But the crunch comes with the final verse and this is what makes the hymn work in worship, despite the dubious meteorology and livestock references:

What can I give Him,
Poor as I am?
If I were a shepherd
I would bring a lamb;
If I were a wise man
I would do my part;
Yet what I can, I give Him –
Give my heart.

At the epiphany we think of the magi with their gifts, honouring the new born King. With them we recognise that the greatest gift of all is the humble child in whom God is made known. And with Christina Rossetti we wonder what it is that we can give in return for such a gift. Shepherds and wise men had the opportunity to worship the infant King:

Yet what I can, I give Him –
Give my heart.

Alan Jewell

Christmas 2015

These days, television shows which use hidden cameras are commonplace. Back in the day, there was Candid Camera. Members of the public were put in bizarre situations and their reactions secretly filmed. And hilarity ensued.

My favourite stunt is from the American version of the show (1974). Children were interviewed and asked a hypothetical question. Imagine you could meet a legendary sportsman, like the boxer, Muhammad Ali. What would you say to him and what would you do? Muhammad Ali probably still is the most famous sportsman of the modern era. What would it be like to meet such an iconic figure, a legendary almost mythical character? What would it be like to meet Muhammad Ali, face-to-face?

The children have a variety of responses; questions they would ask, things they would say if they could meet the legend. Of course, while they are answering the hypothetical question, Muhammad Ali himself, in person, walks into the room, behind the child. While they are still talking, Ali taps them on the shoulder. They turn their heads and find themselves looking up into the face of the legendary, mythical figure. At that point they stop talking. Their mouth falls open and they are silent, for a moment at least. What had been a hypothetical question about a mythical figure is now a face-to-face encounter with a person who has entered the room.

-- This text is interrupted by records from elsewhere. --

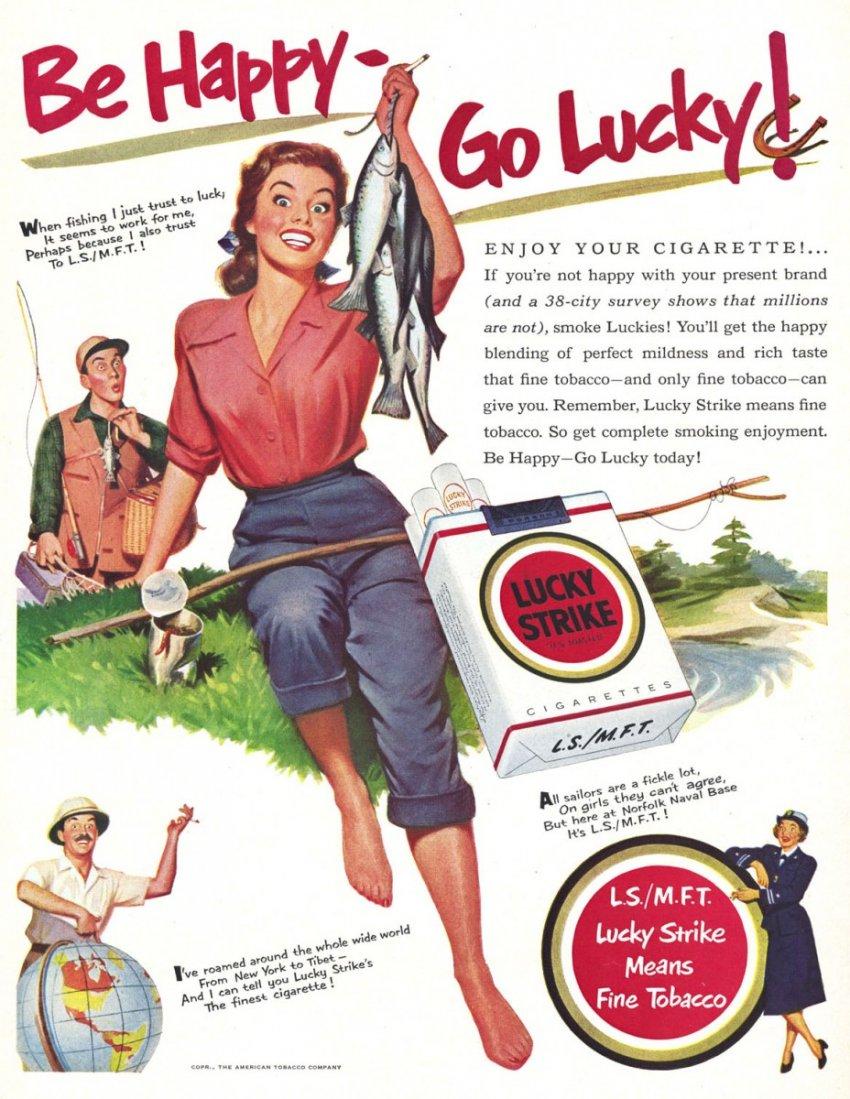 Как американский пропагандист научил курить женщин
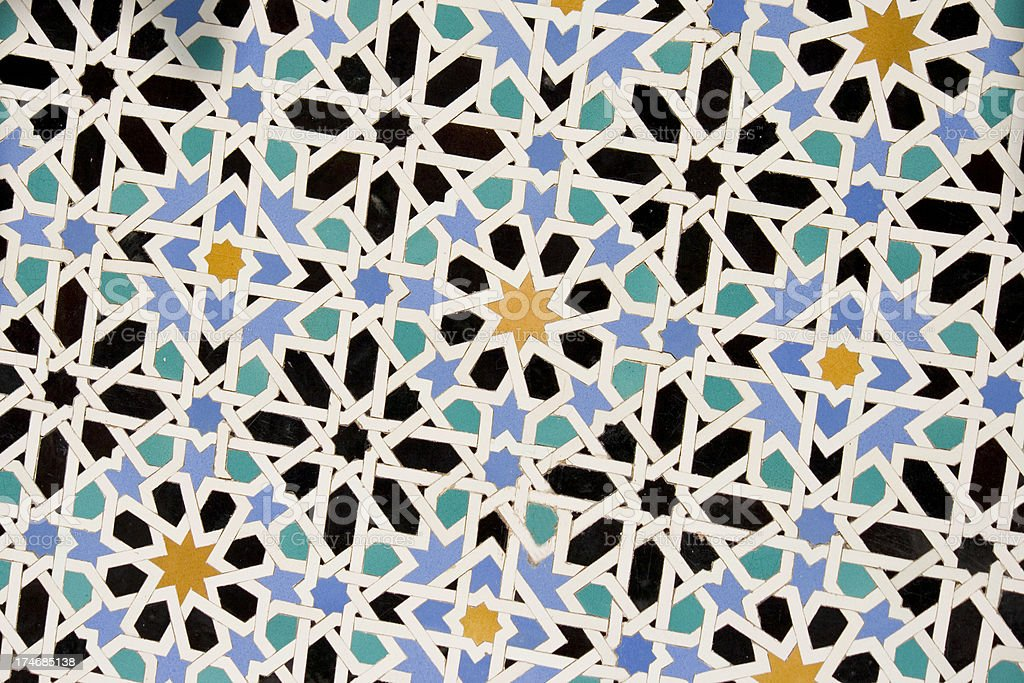 wall tile mosaic royalty-free stock photo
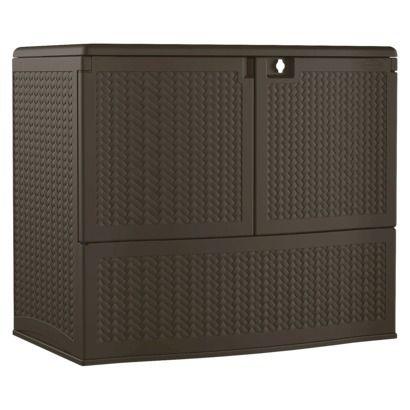 Resin Wicker Storage Buffet Brown Suncast Decks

And that’s what the Christmas story is about. The figure of myth and speculation has entered the room. We can speculate about God – whether God exists, what God might be like – but the Christmas story says that God has walked into the room and is not a concept to be debated, but a person to be encountered.

It’s time to stop talking about God. It’s time to meet God. We find ourselves looking into the face of God in – of all places – a manger, an animal’s feed trough. The last place on earth you’d go looking for God!

The trouble is, the God of our imagination doesn’t look like this: that most helpless of creatures, a new-born human baby. A weak, vulnerable child that needs a mother’s milk to survive; a baby that needs to be changed and cleaned by human parents. And don’t give me any of that ‘Away in a Manger’ nonsense about the little Lord Jesus – “no crying he makes”! Of course he cried, when he was hungry, cold, uncomfortable or dirty. Like any one of us.

The adult Jesus wept at the grave of his friend Lazarus and over the city of Jerusalem because it didn’t know the way to find peace. It seems highly unlikely that he didn’t cry as baby!

‘Once In Royal David’s City’ gets closer to the truth:

He came down to earth from heaven,
Who is God and Lord of all,
And His shelter was a stable,
And His cradle was a stall;

He was little, weak and helpless.
Tears and smiles like us he knew.
And he feeleth for our sadness
And he shareth in our gladness.

The bible says, that’s what God is like: little, weak and helpless. The child in the manger, because there was “no room at the inn”, discovers there’s no room in the world. The earthly life that begins in a wooden manger, will end on a wooden cross. Mary’s child will be nailed to a beam and publicly exposed to humiliation. A baby in a manger or a man nailed to a cross is hardly in a position of power! But then, this man shows what real power looks like when he wraps himself in a towel and washes the feet of his disciples. Jesus shows us a God who chooses the role of a servant, not the boss.

Not the God you want? Other gods are available! The gods of power, wealth, fame, comfort, religion… But I’m sticking with this one! The one who, as ‘Emmanuel’ – God with us – offers to share our lives with us.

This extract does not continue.